The unions had been waiting for several months for the details of the strategic plan announced by the management to relaunch the chain, in the face of catastrophic results - around 160 million losses in ten years and for the year 2021 alone a net result of -20 million euros .

Thursday, during an extraordinary meeting of the CSE, "management presented a massive layoff plan which provides for 198 layoffs" by October 2024 in Lyon - out of some 500 employees - as part of a plan to safeguard the employment (PSE), announced the SNJ in a press release.
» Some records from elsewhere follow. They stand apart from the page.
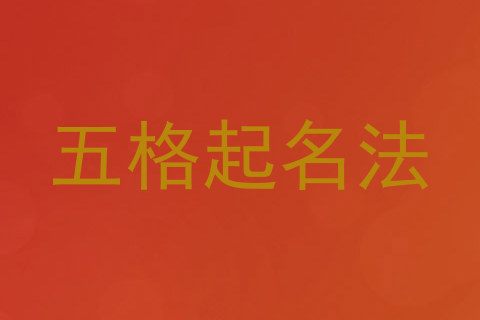 五格起名法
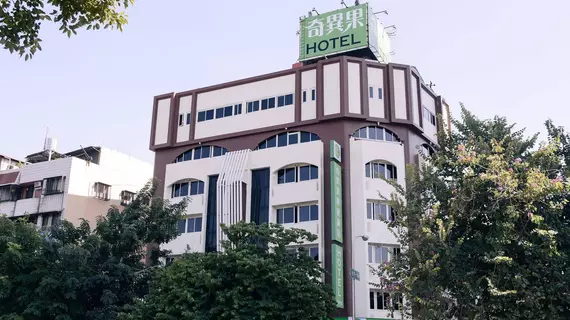 Taichung Kiwi Express Hotel-Fengjia | Taichung (ve civarı) - Taichung - Kuzey Bölgesi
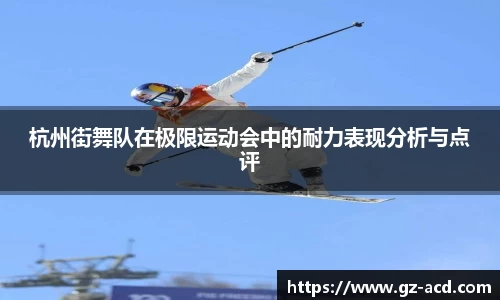 杭州街舞队在极限运动会中的耐力表现分析与点评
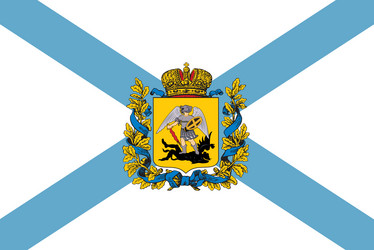 Similar image 13255253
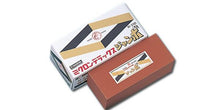  Lobster Mikuron DX Jumbo Fine Sharpening Stone - #1000 - Japanny - Best Japanese Knife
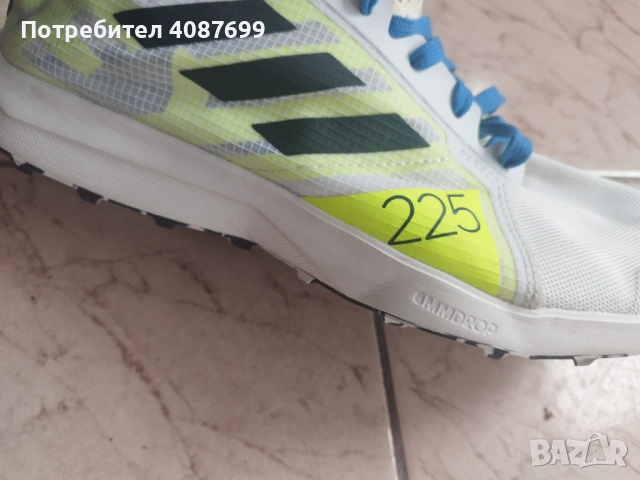 Мъжки спортни обувки Adidas Terrex Speed Flow, 44.5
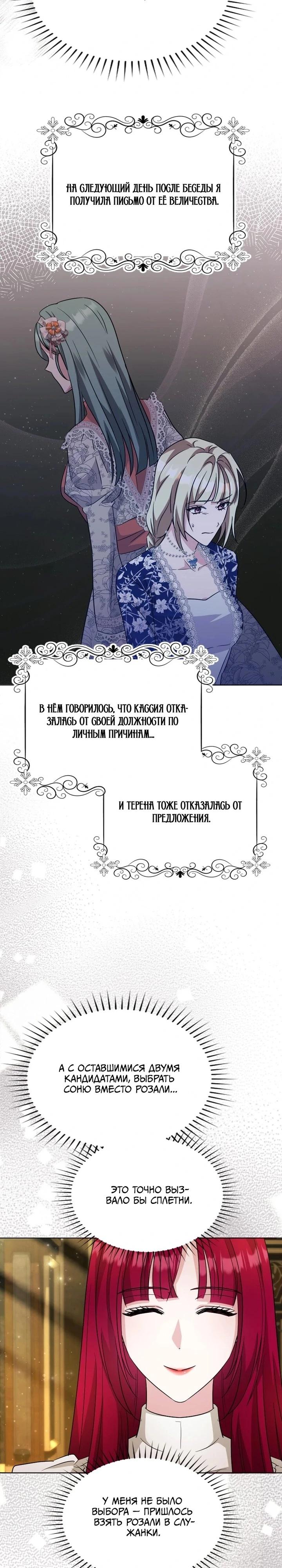 Глава 30 - страница 16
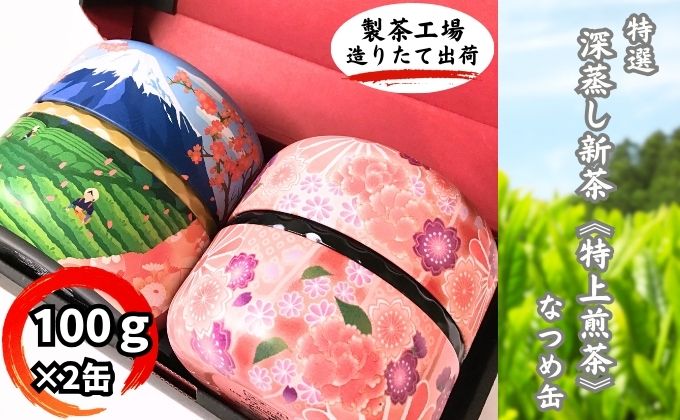 特選　深蒸し上煎茶《匠》なつめ缶ギフト（100g×2缶）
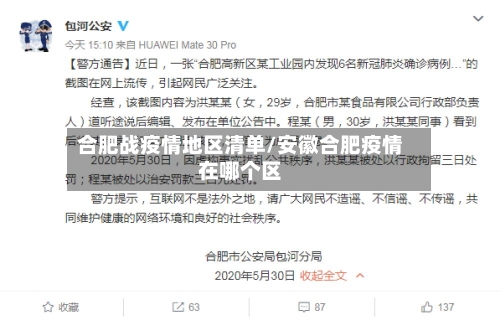 合肥战疫情地区清单/安徽合肥疫情在哪个区-第2张图片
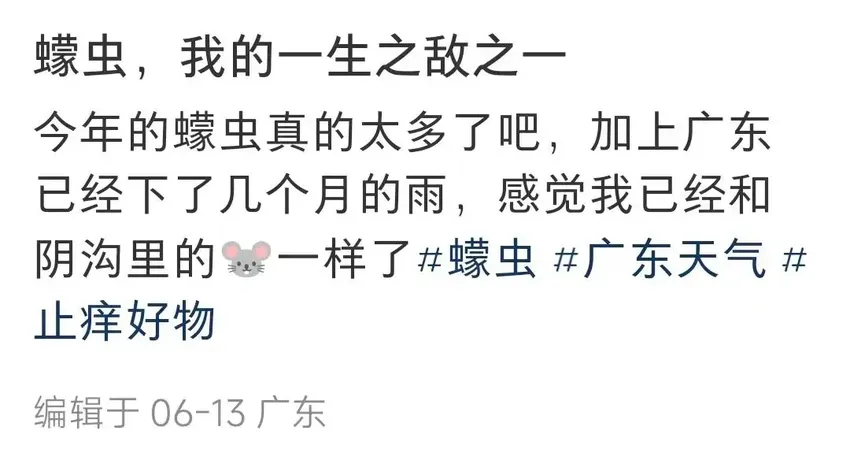 崩溃！这个“吸血鬼”，又猛又难缠！最近多人中招，街坊：去年的还未好，今年又续上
In an internal letter obtained by AFP, managing director Guillaume Dubois, a former LCI employee appointed in July to relaunch the channel, confirmed the planned number of job cuts in Lyon, as part of a " project to redeploy the editorial staff of Euronews in Europe".

In a press release published Thursday evening at the end of the CSE, the management specified that the project aimed to make Brussels "the nerve center of the system" with the creation of more than 100 positions including 70 journalists on site.

Fifty other journalist posts are also to be created in six major European capitals.

The head office of Euronews must remain in Lyon "with more than 140 employees", adds the management.

But according to the SNJ, employees kept in Lyon will probably have to leave "in the last quarter of 2024" the current 10,000m² building emblematic of the Confluence district in Lyon signed by architects Jakob + MacFarlane, which will be put up for sale.

"The dismantling of our chain in Lyon is now almost total," castigated the SNJ.

For its part, the management underlines that this plan provides for "a significant increase" in income thanks to "the implementation of new editorial offers - in particular on digital - and on a control of operating costs", for a return to financial equilibrium "by 2025".

Launched in 1993 by some twenty European channels, the channel passed last July under the control of the investment fund Alpac Capital based in Portugal, which acquired 88% of the shares of the company by buying back the shares held by the Egyptian magnate Naguib Sawiris through his holding company MGN.

Euronews continuously broadcasts information in 15 languages ​​with an editorial staff of 400 journalists of 30 nationalities.

It has already launched in November 2020 a social plan which has led to around thirty departures, including around ten forced.